══ PROVIDED DATA ══
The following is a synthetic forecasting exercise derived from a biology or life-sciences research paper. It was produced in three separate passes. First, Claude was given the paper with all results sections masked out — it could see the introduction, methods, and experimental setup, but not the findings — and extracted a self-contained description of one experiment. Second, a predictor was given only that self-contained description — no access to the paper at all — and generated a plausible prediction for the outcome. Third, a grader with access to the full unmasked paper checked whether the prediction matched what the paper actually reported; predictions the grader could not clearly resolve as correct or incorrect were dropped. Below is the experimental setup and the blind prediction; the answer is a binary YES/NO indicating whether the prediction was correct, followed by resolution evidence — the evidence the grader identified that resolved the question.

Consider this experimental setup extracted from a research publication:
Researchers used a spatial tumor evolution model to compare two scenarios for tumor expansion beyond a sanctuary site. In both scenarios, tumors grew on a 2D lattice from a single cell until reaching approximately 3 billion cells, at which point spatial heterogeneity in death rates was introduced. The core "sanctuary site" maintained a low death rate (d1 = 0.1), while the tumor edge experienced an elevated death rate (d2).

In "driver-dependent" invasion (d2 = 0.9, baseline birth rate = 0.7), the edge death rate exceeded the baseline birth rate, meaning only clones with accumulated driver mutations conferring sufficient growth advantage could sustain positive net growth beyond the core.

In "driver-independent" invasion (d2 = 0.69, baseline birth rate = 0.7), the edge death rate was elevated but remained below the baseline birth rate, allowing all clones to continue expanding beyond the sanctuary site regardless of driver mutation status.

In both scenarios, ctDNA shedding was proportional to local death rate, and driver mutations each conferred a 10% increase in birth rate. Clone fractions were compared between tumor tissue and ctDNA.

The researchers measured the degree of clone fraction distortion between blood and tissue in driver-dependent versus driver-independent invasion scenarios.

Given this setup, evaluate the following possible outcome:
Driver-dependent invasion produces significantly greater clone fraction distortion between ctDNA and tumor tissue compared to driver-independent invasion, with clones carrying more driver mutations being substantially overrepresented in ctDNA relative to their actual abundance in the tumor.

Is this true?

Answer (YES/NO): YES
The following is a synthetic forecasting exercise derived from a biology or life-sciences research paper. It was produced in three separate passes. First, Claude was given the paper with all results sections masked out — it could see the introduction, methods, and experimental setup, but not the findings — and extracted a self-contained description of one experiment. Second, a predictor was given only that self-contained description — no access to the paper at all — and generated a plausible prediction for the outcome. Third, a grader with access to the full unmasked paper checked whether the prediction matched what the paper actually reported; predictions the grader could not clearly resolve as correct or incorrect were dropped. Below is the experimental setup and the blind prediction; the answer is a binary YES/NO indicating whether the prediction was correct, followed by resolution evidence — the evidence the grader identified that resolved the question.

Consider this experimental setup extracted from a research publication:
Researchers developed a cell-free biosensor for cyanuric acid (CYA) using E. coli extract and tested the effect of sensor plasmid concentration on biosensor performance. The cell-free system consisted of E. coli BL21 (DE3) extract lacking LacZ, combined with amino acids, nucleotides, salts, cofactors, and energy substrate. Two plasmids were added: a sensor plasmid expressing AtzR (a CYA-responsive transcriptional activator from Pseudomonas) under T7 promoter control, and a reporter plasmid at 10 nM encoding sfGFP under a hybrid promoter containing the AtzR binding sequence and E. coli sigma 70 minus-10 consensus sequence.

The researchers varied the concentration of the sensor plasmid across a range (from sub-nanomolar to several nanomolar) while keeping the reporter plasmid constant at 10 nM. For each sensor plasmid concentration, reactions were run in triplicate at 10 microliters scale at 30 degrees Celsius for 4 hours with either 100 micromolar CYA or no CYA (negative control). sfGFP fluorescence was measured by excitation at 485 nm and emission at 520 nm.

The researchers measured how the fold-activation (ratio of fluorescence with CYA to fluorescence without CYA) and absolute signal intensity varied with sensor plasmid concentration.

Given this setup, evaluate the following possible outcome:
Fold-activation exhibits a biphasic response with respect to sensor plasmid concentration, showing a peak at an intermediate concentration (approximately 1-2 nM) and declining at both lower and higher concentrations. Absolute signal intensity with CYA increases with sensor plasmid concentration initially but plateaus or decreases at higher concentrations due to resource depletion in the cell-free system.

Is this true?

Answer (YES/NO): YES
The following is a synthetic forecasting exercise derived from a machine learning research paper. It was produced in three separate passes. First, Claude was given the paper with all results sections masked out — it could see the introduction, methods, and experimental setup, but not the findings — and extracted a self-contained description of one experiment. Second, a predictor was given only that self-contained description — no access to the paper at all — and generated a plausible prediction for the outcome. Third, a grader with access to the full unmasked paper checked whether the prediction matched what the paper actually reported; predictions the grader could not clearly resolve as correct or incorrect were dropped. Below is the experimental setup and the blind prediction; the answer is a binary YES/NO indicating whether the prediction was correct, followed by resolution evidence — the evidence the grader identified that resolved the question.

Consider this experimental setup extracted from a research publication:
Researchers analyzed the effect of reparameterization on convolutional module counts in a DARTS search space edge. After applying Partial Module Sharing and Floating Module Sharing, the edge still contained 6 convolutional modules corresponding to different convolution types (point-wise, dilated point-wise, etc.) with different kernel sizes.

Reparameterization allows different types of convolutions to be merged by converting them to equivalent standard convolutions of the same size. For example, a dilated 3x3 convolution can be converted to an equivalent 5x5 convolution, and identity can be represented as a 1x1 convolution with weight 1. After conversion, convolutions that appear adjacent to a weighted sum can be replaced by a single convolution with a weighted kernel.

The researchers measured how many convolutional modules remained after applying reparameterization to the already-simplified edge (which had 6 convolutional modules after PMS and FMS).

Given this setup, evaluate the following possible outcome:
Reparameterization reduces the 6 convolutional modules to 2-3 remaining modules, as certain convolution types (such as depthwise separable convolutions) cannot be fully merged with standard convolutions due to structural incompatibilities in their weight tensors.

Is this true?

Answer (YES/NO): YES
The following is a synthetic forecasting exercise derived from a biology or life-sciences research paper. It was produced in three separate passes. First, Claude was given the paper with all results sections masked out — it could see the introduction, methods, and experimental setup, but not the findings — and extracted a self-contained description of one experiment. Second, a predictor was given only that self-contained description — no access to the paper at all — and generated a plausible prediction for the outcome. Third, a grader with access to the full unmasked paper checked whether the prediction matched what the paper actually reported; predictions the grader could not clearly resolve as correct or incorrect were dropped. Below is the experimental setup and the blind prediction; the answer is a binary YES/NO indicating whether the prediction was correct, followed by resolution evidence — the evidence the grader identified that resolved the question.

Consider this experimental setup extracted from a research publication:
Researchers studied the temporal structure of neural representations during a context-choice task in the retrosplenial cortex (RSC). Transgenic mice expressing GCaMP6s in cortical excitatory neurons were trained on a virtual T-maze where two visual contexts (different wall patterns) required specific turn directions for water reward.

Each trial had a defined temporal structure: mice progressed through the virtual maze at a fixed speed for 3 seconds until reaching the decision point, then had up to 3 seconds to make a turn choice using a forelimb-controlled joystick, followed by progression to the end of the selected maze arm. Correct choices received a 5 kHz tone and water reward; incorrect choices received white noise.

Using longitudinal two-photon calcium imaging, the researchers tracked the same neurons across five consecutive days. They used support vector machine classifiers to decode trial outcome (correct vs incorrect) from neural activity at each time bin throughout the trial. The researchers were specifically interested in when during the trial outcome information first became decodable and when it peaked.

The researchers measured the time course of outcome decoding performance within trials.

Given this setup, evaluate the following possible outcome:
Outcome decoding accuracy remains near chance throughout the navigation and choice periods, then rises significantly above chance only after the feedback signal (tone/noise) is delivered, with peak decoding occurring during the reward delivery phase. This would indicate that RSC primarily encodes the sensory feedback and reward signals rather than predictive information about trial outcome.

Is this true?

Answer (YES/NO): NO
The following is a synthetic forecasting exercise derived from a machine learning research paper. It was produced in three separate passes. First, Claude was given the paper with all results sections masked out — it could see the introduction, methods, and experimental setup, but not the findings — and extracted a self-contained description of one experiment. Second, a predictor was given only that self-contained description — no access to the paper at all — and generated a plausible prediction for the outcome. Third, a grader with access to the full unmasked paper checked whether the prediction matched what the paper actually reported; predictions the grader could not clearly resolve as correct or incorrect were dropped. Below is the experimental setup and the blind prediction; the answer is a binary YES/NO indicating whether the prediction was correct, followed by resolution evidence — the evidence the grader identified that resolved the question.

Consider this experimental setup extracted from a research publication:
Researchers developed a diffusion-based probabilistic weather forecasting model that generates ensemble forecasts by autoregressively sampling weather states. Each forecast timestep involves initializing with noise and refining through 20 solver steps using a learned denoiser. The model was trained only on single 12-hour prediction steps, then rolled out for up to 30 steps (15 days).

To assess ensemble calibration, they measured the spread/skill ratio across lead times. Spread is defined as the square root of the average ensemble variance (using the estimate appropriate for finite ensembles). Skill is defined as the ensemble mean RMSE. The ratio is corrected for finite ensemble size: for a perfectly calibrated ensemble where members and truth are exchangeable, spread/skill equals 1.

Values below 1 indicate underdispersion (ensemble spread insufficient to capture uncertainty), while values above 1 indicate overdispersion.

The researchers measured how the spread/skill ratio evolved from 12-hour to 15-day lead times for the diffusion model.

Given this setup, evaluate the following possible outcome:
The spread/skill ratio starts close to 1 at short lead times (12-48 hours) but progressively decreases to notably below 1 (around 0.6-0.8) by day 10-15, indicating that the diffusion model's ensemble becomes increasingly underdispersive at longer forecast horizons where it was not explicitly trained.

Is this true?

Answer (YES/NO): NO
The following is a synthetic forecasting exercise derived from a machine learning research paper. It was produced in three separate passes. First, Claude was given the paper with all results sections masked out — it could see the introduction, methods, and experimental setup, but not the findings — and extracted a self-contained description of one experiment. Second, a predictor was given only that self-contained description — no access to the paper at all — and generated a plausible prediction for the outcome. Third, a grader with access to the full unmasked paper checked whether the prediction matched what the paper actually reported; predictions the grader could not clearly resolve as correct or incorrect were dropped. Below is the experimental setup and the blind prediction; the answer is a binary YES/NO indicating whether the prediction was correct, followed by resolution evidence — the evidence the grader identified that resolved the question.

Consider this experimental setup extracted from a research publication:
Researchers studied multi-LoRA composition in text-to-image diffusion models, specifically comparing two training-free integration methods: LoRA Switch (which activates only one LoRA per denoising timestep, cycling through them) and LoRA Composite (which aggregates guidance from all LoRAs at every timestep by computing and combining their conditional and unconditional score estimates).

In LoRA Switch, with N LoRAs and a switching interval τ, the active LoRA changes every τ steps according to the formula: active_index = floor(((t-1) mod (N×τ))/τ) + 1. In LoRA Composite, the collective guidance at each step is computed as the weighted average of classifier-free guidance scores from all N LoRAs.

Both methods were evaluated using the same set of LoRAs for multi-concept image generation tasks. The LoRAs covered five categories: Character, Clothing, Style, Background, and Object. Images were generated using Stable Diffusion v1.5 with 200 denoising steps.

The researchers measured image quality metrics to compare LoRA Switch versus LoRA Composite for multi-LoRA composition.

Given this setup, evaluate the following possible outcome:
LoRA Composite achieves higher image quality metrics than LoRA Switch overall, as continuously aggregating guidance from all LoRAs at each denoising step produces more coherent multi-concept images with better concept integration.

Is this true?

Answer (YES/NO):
═══
Pick each line holding "versus" out of the entries above and return it.

### REPLY
The researchers measured the degree of clone fraction distortion between blood and tissue in driver-dependent versus driver-independent invasion scenarios.
The researchers measured image quality metrics to compare LoRA Switch versus LoRA Composite for multi-LoRA composition.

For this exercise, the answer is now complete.